*Tugas Wajib 1*:
Menurut teks tentang presentasi, apa itu OFCOM?
*Tugas Wajib 2*:
Sambung teks tentang presentasi mulai setelah kalimat terakhirnya.

*Teks Bacaan*:
══════════════════════════════

Month: November 2008

Presentasi

Je me presente, je m’appelle …,” gitu diajarkan Mbak Rossi di hari pertama aku belajar Bahasa Perancis. Huh, mempresentasikan diri :). Sesuatu yang berat buat aku; yang bahkan memperkenalkan diri pun terlalu terhambat. Sekedar menjawab, “Kamu dari mana?” pun tidak pernah merasa mudah dan nyaman. Harus cari pegangan kursi atau setidaknya ballpen, untuk mulai menyusun kata-kata.

Aku “beruntung” tumbuh di sistem pendidikan Indonesia masa lalu, yang memaksa kita berpikir cerdas dan kritis, tetapi tidak memaksa kita berkomunikasi lisan dengan baik. Tidak ada ruang diskusi yang memadai. Sebagian besar diskusi hanya ada dalam pikiran, dan hasilnya harus ditulis. “Beruntung” — karena aku merasa nyaman dengan itu :).

Tapi waktu kuliah, semua harus diubah. Ortu aku berbaik hati membayari SPP. Tapi uang saku, aku harus mulai cari sendiri. Bea siswa engineering crash program, jadi asisten di lab (duh seram), dan juga mulai mengajar. Ngajar komputer sih, di LPK. Seharusnya tak menyeramkan. Tapi ini cerita hari pertamaku. Aku berdiri di depan kelas; menarik nafas; menenangkan diri; menarik nafas lagi; terus keluar; menghadap Kabid Akademik; dan meminta beliau menggantikanku mendadak mengajar di hari pertama. Payah ya? That’s me :). Hari berikutnya, aku mulai harus berani. Dan menjadikan kegugupanku jadi bahan candaan bersama. Hey, itu menarik. “OK, rekan-rekan. Saya mulai gugup lagi. Jadi giliran rekan-rekan bersuara, bertanya, silakan.”

Presentasi di depan dosen killer lebih serem lagi. Bahkan waktu memberi tugas seminar, mata beliau sudah macam dementor gitu. Hiii. Bikin bahan seminar sih, OK aja. Tapi begitu hari H, aku menghabiskan waktu lebih lama setelah Shalat Dhuhur untuk berzikir. Eh, zikir itu lebih kuat dari apa pun. I mean it. Presentasi pun mengalir lancar. Dan berlanjut ke presentasi karya ilmiah yang lama2 jadi hobby-ku, sampai presentasi tugas akhir.

Aman? Nggak. Di luar kampus, aku masih lebih memilih tak bersuara. Survive kok :). Internet membantu kita kan? Diskusi di mail group, di forum. Kalau sempat presentasi pun, paling soal2 teknis. Sambil bawa alat bantu. Helpful banget.

Selingan sedikit waktu aku harus kabur ke Coventry. Sistem perkuliahan di sana mengharuskan kita sering presentasi. Kuliah, termasuk seminar, lalu membuat tugas individual, submit, lalu mempresentasikannya. Dosen2nya bukan hanya orang kampus, tetapi orang2 yang profesional di bidangnya. Kuliah regulasi misalnya, mengharuskan kita berpresentasi di depan petinggi OFCOM (badan regulasi komunikasi UK, sebelumnya bernama OFTEL). Ketatnya waktu membuat ketidakmampuan berkomunikasi harus dibuang sementara. “Ayolah, nggak ada waktu ngurusin soal nervous. Waktunya singkat!” Wow, membantu sekali. Alah bisa kerna terpaksa.

══════════════════════════════

*Bagian Data*:
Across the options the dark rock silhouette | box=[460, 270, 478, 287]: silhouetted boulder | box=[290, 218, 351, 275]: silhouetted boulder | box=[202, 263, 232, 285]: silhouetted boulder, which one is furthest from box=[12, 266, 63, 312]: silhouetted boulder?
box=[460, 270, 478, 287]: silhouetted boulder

══════════════════════════════

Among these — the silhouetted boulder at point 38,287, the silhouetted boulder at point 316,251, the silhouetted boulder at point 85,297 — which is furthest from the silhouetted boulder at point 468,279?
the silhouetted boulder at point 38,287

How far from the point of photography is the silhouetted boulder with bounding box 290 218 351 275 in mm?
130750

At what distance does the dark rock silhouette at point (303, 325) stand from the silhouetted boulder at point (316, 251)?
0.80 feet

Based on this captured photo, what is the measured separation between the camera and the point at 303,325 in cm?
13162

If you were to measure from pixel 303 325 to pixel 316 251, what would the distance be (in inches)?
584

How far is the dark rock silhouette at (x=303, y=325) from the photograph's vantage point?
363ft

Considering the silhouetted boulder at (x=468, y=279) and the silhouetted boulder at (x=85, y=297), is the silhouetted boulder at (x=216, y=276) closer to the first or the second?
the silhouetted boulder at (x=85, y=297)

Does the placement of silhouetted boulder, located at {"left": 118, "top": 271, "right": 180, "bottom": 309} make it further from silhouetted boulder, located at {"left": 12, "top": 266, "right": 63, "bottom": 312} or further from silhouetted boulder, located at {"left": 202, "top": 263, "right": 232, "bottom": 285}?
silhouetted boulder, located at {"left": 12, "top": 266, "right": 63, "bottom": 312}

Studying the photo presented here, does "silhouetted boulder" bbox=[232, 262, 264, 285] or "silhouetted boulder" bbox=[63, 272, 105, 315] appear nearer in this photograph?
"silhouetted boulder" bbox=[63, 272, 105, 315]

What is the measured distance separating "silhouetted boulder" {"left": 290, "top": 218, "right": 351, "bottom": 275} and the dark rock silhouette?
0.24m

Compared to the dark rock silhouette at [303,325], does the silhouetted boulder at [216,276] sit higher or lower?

══════════════════════════════

*Jawaban Tertulis 1*:
Badan regulasi komunikasi UK, yang sebelumnya bernama OFTEL.

*Jawaban Tertulis 2*:
Pulang, aku harus bergeser profesi beberapa kali. Dari network ke IT, lalu ke product management. Di sini, situasi mulai berubah. Aku harus mulai mempresentasikan rencana produk ke rekan-rekan non teknologi. Aku pernah tulis juga di blog ini, tentang bagaimana aku harus menceritakan berbagai jenis teknologi paket data ke CSR. Aku memakai analogi untuk membantu mereka memahami. Tapi yang mungkin para CSR yang keren-keren itu belum tahu, aku juga melangkah melewati jembatan besar untuk bisa berpresentasi di depan publik melalui peran mereka sebagai pendengar yang aktif dan baik.

So, aku mulai bisa bercerita tentang network (Layer 0 sampai Layer 7), sejauh yang memang aku kuasai: NG(M)N, NGMS, IP/MPLS, lalu lompati beberapa layer di atas IP, langsung ke aplikasi. Haha, secara akademis dan historis, memang petanya kayak gitu sih. Cerita blog? Haha, itu sih buat iseng :).

Tapi sejujurnya, sampai sekarang, keharusan berpresentasi tetap bikin aku nervous :). I mean it. Itu udah bagian dari aku :).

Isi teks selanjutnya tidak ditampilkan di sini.